TypeTokener

Documentation

The program is based on the algorithms described by Jiří Milička in his article Type-token & Hapax-token Relation: A Combinatorial Model (Glottotheory 2009).

Choose the text(s) you want to explore. Use multiple selection if you want to add more than one text.
Specify (in the combobox) the type of the texts. Concordance in the following formatting can be also used:
WordType1 8
WordType2 19
(The word types should be delimited by a tab from their frequencies, each entry on a new line).
Specify quantity you are interested in -- number of types, number of hapax legomena , dis legomena etc. (frequency 1-4 by default).
Specify whether you want to measure and/or calculate the quantities. Choose output files.
Specify density of the output (by default, every 10th line will be recorded).
Specify whether you want to save a concordance file (byproduct of the process).
Press the "Go!" button.

The algorithm is quite greedy so please be patient when exploring long texts (the progress is not visible).

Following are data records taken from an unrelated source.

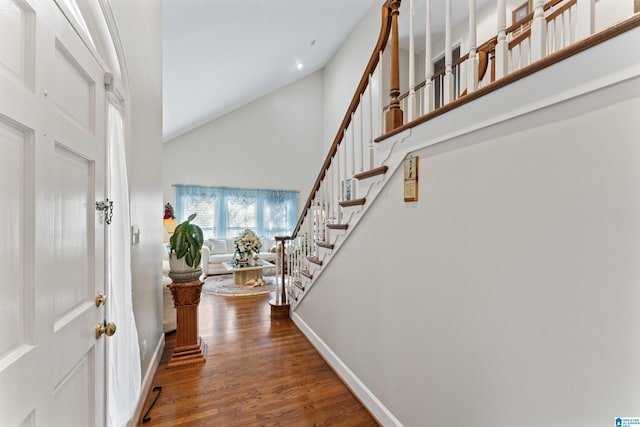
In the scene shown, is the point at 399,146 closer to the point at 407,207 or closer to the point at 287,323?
the point at 407,207

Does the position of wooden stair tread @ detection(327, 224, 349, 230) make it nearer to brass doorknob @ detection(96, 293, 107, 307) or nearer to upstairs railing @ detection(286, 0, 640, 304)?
upstairs railing @ detection(286, 0, 640, 304)

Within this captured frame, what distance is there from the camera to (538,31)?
0.96 meters

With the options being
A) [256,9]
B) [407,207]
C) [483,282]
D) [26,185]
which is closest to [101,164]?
[26,185]

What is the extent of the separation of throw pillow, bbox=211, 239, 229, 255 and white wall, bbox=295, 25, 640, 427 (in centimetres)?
566

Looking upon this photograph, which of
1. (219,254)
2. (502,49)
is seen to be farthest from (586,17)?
(219,254)

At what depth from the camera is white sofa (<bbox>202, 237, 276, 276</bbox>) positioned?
19.5 feet

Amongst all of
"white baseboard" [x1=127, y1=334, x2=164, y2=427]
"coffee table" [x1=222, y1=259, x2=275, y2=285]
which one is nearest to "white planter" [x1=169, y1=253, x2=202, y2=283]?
"white baseboard" [x1=127, y1=334, x2=164, y2=427]

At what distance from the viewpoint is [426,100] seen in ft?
4.79

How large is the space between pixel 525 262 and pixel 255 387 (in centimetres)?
206

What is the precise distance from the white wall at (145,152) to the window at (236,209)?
14.4 feet

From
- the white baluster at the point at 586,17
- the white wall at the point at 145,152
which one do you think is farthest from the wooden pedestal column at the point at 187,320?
the white baluster at the point at 586,17

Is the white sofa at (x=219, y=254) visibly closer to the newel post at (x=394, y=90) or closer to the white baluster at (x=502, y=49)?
the newel post at (x=394, y=90)

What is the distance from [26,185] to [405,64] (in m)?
5.96

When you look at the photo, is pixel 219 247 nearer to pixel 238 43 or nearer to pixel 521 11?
pixel 238 43
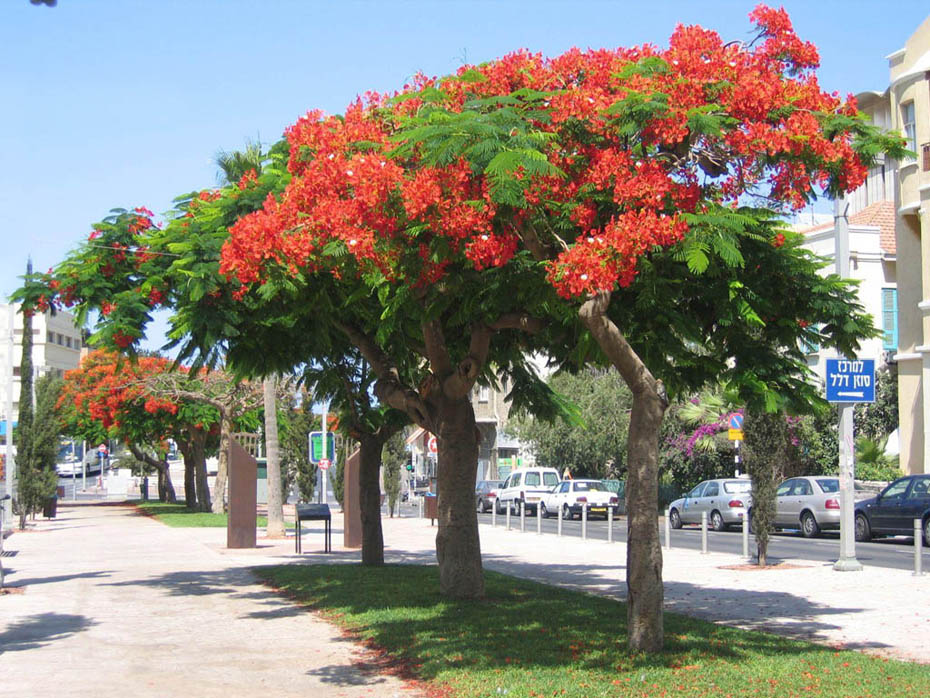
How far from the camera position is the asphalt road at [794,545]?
20866 millimetres

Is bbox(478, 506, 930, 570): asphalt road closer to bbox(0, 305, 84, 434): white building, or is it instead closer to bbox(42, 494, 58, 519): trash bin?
bbox(42, 494, 58, 519): trash bin

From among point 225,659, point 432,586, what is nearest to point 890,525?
point 432,586

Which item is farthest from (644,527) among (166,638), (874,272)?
(874,272)

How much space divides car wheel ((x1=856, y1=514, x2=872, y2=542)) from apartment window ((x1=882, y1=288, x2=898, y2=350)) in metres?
13.0

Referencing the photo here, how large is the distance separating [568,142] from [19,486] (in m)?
33.9

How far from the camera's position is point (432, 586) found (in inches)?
601

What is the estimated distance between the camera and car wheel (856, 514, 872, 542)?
82.9 ft

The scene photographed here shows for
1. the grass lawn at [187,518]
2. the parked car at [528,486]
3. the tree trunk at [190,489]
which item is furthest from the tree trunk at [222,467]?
the parked car at [528,486]

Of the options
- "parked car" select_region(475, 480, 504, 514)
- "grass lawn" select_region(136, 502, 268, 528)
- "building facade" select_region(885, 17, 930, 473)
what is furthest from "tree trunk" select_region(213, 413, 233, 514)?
"building facade" select_region(885, 17, 930, 473)

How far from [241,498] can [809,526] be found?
46.1 feet

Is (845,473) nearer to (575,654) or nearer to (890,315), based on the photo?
(575,654)

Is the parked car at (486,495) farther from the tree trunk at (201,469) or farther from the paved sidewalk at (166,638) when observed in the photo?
the paved sidewalk at (166,638)

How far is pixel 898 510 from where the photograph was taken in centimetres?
2403

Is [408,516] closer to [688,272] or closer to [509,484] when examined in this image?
[509,484]
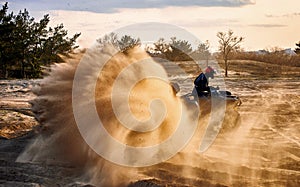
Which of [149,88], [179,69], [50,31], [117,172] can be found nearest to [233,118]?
[149,88]

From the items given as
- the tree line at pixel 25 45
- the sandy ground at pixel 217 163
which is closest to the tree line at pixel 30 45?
the tree line at pixel 25 45

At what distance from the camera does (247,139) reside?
33.9ft

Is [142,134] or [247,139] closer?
[142,134]

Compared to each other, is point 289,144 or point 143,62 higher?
point 143,62

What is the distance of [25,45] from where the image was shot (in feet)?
125

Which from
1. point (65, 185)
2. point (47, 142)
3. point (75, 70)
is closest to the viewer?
point (65, 185)

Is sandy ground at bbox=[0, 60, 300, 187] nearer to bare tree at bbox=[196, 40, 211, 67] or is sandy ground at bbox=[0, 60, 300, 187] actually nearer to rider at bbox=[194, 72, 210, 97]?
rider at bbox=[194, 72, 210, 97]

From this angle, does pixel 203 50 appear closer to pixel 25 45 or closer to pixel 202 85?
pixel 25 45

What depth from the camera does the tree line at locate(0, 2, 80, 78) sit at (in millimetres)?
36125

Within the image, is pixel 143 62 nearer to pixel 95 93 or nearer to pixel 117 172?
pixel 95 93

After the "Done!" message pops up you can click on
1. "View RFR chart" to explore rank-frequency relation of the text (click on the "show types" button to view which point represents which type).
2. "View TTR chart" to explore type-token relation of the text. Use checkboxes to specify which line(s) you want to show.
Zoom: The left mouse button click and draw in the chart field.
Scroll: The right mouse button click and draw in the chart field.
You can save (jpg) and print the charts by clicking on the "Save" or "Print" buttons.
Change the axes scale to logarithmic if you want to.